This is a newbie question. Currently, I connect to an SSAS service from Excel and bring back data from multi-dimensional cubes. Some calculations (using cube data and one or two numbers are hardcoded in the excel) and what-if-analysis are performed and the data is filtered for a specific week of the calendar year (Week 2 - Jan 3, 2022 - Jan 9, 2022) and moved to another tab and that forms the basis of the Power BI report along with the original cube data.
Since this is a weekly report and someone has to open the excel, refresh data from the cube, perform what-if-analysis using goal seeker and then move it to another sheet, etc. before refreshing Power BI. This is the current setup and I want to simplify/automate this and yet not overload the Power BI report that it takes forever to refresh or load.
My question: If there are calculations to be done in between the multidimensional cube data and Power BI, where should it be placed? Should I complicate the Power BI report with all these calculations or move the calculations and logic elsewhere such as for example a Python program that will connect to SSAS (I am somewhat familiar with Python). I was told to consider Databricks to run the Python code by a colleague.
Options:
Perform all calculations in Power BI. Yet to test how well the report can handle this.

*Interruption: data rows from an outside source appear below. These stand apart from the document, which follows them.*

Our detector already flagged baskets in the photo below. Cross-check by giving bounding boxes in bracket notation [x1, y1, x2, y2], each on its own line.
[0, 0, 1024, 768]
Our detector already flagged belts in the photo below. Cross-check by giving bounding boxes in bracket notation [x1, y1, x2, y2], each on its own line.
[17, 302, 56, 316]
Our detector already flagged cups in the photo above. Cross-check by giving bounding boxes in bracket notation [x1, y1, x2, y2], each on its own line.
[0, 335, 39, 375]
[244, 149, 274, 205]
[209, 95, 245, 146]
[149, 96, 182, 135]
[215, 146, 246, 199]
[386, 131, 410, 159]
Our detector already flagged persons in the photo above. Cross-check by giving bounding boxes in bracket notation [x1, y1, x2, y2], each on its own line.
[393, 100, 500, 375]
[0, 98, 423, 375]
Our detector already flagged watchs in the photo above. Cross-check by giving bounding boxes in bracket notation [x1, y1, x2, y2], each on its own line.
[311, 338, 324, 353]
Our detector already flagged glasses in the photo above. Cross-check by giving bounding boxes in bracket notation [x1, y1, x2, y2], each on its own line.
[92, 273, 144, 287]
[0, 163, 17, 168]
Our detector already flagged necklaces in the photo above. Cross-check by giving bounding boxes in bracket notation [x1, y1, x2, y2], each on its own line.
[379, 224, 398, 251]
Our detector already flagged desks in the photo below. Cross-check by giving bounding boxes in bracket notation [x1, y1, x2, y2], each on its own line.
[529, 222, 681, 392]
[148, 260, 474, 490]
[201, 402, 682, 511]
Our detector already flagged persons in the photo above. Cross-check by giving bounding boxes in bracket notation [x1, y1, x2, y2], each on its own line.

Do the calculations elsewhere, for example on Databricks. Don't have Databricks yet. I can start with local Jupyter notebooks. I am concerned if I will run out of memory.
What is the best/industry practice in such scenarios? There are concerns about complicating the presentation layer in Power BI and impacting user experience with heavy Powe BI reports.
In general, you want all logic in the cube and use Power BI for reporting. If you can't put the logic in the cube, I would prefer to do it in Power BI to eliminate other points of failure, manual steps, or timing issues.